What you will do ▸
Every record below is to be reproduced exactly.

Start of Record extracts

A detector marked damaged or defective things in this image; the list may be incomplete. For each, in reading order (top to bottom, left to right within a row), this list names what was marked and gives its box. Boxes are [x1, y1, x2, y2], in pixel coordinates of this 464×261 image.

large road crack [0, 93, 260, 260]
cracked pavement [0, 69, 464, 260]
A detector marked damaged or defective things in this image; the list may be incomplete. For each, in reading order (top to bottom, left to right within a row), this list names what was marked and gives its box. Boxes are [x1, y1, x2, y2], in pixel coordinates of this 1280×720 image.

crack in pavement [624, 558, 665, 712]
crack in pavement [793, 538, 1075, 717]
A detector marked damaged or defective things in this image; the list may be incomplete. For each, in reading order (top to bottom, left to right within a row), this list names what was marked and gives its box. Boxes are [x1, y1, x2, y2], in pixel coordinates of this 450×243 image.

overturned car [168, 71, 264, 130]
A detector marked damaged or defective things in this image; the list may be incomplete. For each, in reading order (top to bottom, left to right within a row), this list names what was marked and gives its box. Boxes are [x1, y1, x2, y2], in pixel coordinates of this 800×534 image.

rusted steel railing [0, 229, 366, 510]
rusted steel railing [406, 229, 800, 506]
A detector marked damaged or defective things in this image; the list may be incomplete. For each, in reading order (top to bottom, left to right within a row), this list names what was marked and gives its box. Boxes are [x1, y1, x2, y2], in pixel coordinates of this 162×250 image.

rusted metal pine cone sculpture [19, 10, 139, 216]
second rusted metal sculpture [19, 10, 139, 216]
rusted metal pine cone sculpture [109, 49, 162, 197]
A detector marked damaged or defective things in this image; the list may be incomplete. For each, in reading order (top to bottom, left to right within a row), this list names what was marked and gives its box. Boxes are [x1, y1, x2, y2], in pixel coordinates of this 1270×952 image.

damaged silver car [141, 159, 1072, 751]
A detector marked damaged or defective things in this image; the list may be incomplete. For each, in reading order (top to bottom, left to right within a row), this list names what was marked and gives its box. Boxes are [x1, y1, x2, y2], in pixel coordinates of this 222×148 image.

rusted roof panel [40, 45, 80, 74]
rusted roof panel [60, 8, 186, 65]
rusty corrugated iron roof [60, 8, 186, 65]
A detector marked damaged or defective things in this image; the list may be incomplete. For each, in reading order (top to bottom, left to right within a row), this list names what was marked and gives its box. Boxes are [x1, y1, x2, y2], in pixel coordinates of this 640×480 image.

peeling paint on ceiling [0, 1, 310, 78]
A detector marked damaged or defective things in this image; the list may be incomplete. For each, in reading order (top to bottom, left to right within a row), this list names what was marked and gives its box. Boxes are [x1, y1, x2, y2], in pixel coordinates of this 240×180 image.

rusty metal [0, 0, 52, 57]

End of Record extracts

Response ▸
A detector marked damaged or defective things in this image; the list may be incomplete. For each, in reading order (top to bottom, left to right within a row), this list names what was marked and gives its box. Boxes are [x1, y1, x2, y2], in pixel coordinates of this 464×261 image.

large road crack [0, 93, 260, 260]
cracked pavement [0, 69, 464, 260]
A detector marked damaged or defective things in this image; the list may be incomplete. For each, in reading order (top to bottom, left to right within a row), this list names what was marked and gives its box. Boxes are [x1, y1, x2, y2], in pixel coordinates of this 1280×720 image.

crack in pavement [624, 558, 665, 712]
crack in pavement [793, 538, 1075, 717]
A detector marked damaged or defective things in this image; the list may be incomplete. For each, in reading order (top to bottom, left to right within a row), this list names what was marked and gives its box. Boxes are [x1, y1, x2, y2], in pixel coordinates of this 450×243 image.

overturned car [168, 71, 264, 130]
A detector marked damaged or defective things in this image; the list may be incomplete. For each, in reading order (top to bottom, left to right within a row), this list names what was marked and gives its box. Boxes are [x1, y1, x2, y2], in pixel coordinates of this 800×534 image.

rusted steel railing [0, 229, 366, 510]
rusted steel railing [406, 229, 800, 506]
A detector marked damaged or defective things in this image; the list may be incomplete. For each, in reading order (top to bottom, left to right within a row), this list names what was marked and gives its box. Boxes are [x1, y1, x2, y2], in pixel coordinates of this 162×250 image.

rusted metal pine cone sculpture [19, 10, 139, 216]
second rusted metal sculpture [19, 10, 139, 216]
rusted metal pine cone sculpture [109, 49, 162, 197]
A detector marked damaged or defective things in this image; the list may be incomplete. For each, in reading order (top to bottom, left to right within a row), this list names what was marked and gives its box. Boxes are [x1, y1, x2, y2], in pixel coordinates of this 1270×952 image.

damaged silver car [141, 159, 1072, 751]
A detector marked damaged or defective things in this image; the list may be incomplete. For each, in reading order (top to bottom, left to right within a row), this list names what was marked and gives its box. Boxes are [x1, y1, x2, y2], in pixel coordinates of this 222×148 image.

rusted roof panel [40, 45, 80, 74]
rusted roof panel [60, 8, 186, 65]
rusty corrugated iron roof [60, 8, 186, 65]
A detector marked damaged or defective things in this image; the list may be incomplete. For each, in reading order (top to bottom, left to right within a row), this list names what was marked and gives its box. Boxes are [x1, y1, x2, y2], in pixel coordinates of this 640×480 image.

peeling paint on ceiling [0, 1, 310, 78]
A detector marked damaged or defective things in this image; the list may be incomplete. For each, in reading order (top to bottom, left to right within a row), this list names what was marked and gives its box. Boxes are [x1, y1, x2, y2], in pixel coordinates of this 240×180 image.

rusty metal [0, 0, 52, 57]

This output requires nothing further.